After hitting its lowest point Monday, bitcoin bounces, though sub-$80K may follow, experts warn.

Bitcoin Stabilizes After Sharp Selloff, But Sub-$80K Remains in Play

Cryptocurrency markets steadied on Tuesday following Monday’s heavy selloff, though analysts caution that risks remain high. Bitcoin (BTC$88,196.85) bounced above $87,000 in early U.S. trading, gaining roughly 3% from overnight lows. Ether (ETH$2,940.38) lagged with a 1.4% rise, while major altcoins such as BNB (BNB$845.97), XRP ($1.9106), and SUI ($1.4240) saw stronger gains of 3%–6%.

Crypto-related equities also rebounded. MicroStrategy (MSTR) and Robinhood (HOOD) rose 3%–4%, while Circle (CRCL), issuer of the $78 billion USDC stablecoin, jumped 9%. In an unusual move, crypto outperformed U.S. equities, with the S&P 500 down 0.5% and the Nasdaq off 0.3%.

Monday’s volatility followed U.S. employment data showing November’s unemployment rate climbed to a four-year high of 4.6%, although the market still prices only a 24% chance of a January Fed rate cut.

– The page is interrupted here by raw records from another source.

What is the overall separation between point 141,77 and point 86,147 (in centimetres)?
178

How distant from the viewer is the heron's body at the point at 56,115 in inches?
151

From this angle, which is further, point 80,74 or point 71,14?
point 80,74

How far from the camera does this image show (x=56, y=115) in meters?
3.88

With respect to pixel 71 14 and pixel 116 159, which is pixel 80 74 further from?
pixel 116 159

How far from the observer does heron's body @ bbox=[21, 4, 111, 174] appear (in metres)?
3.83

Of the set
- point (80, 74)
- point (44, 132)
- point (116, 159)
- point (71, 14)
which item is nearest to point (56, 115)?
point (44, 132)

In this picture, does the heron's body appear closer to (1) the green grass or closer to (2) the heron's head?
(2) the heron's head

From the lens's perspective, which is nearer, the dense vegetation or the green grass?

Samer Hasn, senior analyst at XS.com, described bitcoin’s recent rebound from the $80,000 November low as a “corrective high” and warned that a drop below $80,000 could come next. He highlighted $750 million in long liquidations over the past two days, including $250 million in bitcoin futures, leaving the market “fragile.”

David Hernandez of 21Shares noted that BTC faces short-term selling pressure as traders reassess risks, but its finite supply keeps it attractive for long-term accumulation amid macroeconomic uncertainty.